The mallard is considered to be a species of least concern by the International Union for Conservation of Nature (IUCN). Unlike many waterfowl, mallards are considered an invasive species in some regions. It is a very adaptable species, being able to live and even thrive in urban areas which may have supported more localised, sensitive species of waterfowl before development. The non-migratory mallard interbreeds with indigenous wild ducks of closely related species through genetic pollution by producing fertile offspring. Complete hybridisation of various species of wild duck gene pools could result in the extinction of many indigenous waterfowl. This species is the main ancestor of most breeds of domestic duck, and its naturally evolved wild gene pool has been genetically polluted by the domestic and feral mallard populations.
Taxonomy and evolutionary history
An American black duck (upper left) and a male mallard (lower right) in eclipse plumage
The mallard was one of the many bird species originally described in the 1758 10th edition of Systema Naturae by Carl Linnaeus. He gave it two binomial names: Anas platyrhynchos and Anas boschas.[4] The latter was generally preferred until 1906 when Einar Lönnberg established that A. platyrhynchos had priority, as it appeared on an earlier page in the text.[5] The scientific name comes from Latin Anas, "duck" and Ancient Greek πλατυρυγχος, platyrhynchus, "broad-billed" (from πλατύς, platys, "broad" and ρυγχός, rhunkhos, "bill").

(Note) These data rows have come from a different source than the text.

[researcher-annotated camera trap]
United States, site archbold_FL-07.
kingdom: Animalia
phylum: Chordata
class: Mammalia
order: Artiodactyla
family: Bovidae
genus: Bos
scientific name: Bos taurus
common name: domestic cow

The genome of Anas platyrhynchos was sequenced in 2013.
The name mallard originally referred to any wild drake, and it is sometimes still used this way.[8] It was derived from the Old French malart or mallart for "wild drake" although its true derivation is unclear.[9] It may be related to, or at least influenced by, an Old High German masculine proper name Madelhart, clues lying in the alternative English forms "maudelard" and "mawdelard". Masle (male) has also been proposed as an influence.
Mallards frequently interbreed with their closest relatives in the genus Anas, such as the American black duck, and also with species more distantly related, such as the northern pintail, leading to various hybrids that may be fully fertile. The mallard has hybridised with more than 40 species in the wild, and an additional 20 species in captivity, though fertile hybrids typically have two Anas parents. Mallards and their domestic conspecifics are fully interfertile; many wild mallard populations in North America contain significant amounts of domestic mallard DNA.